Not the simultaneous stories, mind you. Gone Home practically requires them with so little else going on. No, what it comes down to for me is the writing. Whether intentional on the part of the developers to sound like a teenage girl’s Tumblr or LiveJournal or not, the writing isn’t great. It’s not bad, just naively poetic. And when I mean writing I mean Sam, from which we find out most of what has been going on. Maybe I’m just an asshole who finds high school romances little more than overactive hormones at work, but most of the diary entries detailing Sam’s love life read like, well, a teenage girl’s. I’ll admit this helps flesh her out more as a character, but doesn’t really sell me on that the fact that she has a future in creative writing like the game wants me to believe.

The other major problem I have with the game lies with expectations. Without giving too much away, when you start the game you will immediately form an idea of what happened in your mind. That idea is likely entirely correct. The rest of the game involves confusing or muddling that point with extra information that makes you think something more is going on but just never comes about. I actually find it rather clever they way the developers played with my expectations and genre-savvy, but I definitely ended the game with a “That’s it?”. It does take away from the bite of the mystery when the most logical conclusion is the correct one.

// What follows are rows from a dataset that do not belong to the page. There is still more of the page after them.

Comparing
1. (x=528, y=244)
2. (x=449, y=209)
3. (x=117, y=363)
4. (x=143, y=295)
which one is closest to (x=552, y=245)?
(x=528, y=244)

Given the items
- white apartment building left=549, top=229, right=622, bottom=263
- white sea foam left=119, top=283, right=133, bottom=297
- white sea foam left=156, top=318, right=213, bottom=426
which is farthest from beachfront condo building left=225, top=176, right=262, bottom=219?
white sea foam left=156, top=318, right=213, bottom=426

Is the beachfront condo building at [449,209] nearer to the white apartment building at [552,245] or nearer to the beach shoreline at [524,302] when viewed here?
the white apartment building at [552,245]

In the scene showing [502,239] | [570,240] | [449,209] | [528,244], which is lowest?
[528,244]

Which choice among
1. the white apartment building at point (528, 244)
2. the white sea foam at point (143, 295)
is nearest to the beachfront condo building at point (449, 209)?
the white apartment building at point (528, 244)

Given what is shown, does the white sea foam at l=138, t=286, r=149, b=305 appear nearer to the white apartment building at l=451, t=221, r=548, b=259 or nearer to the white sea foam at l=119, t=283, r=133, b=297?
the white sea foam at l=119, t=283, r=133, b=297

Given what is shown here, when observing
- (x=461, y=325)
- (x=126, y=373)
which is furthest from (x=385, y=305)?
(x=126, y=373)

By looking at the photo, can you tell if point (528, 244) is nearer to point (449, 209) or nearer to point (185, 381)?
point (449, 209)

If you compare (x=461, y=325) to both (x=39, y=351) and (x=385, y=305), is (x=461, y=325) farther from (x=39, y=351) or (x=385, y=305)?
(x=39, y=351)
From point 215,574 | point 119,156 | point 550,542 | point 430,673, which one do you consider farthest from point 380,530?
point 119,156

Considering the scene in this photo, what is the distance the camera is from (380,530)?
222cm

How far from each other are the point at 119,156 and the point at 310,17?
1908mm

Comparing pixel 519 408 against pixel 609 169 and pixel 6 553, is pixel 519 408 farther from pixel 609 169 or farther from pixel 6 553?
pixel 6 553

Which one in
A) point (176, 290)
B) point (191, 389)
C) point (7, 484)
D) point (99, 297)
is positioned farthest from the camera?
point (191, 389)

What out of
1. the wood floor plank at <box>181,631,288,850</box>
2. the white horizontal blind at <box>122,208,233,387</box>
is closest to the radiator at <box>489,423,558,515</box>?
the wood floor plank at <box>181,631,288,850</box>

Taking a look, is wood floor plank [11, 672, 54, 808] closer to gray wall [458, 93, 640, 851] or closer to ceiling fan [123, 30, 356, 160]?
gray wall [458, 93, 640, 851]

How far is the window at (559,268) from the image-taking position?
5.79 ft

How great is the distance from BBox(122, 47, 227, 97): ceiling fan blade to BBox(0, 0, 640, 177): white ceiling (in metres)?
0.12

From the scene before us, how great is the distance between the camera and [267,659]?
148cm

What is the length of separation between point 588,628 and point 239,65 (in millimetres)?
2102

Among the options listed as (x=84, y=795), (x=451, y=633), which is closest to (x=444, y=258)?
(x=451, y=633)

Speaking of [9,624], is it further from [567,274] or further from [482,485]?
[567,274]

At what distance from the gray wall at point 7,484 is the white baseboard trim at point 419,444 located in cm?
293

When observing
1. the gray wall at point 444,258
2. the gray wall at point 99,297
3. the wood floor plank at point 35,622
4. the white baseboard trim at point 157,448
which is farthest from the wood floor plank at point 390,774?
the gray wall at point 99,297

But for Gone Home (as with all stories) it’s more about the journey than the destination. And the journey is certainly an engaging one. In the 90 minutes it will take you to beat this game you’ll come across fear, hope, sadness, elation, anger, and triumph. Gone Home may not be my cup of tea, but I am happy that it exists. It’s a simple game and delivers on what it promises, no more, no less. And given how few games tend to do that nowadays, that alone is something to be thankful for.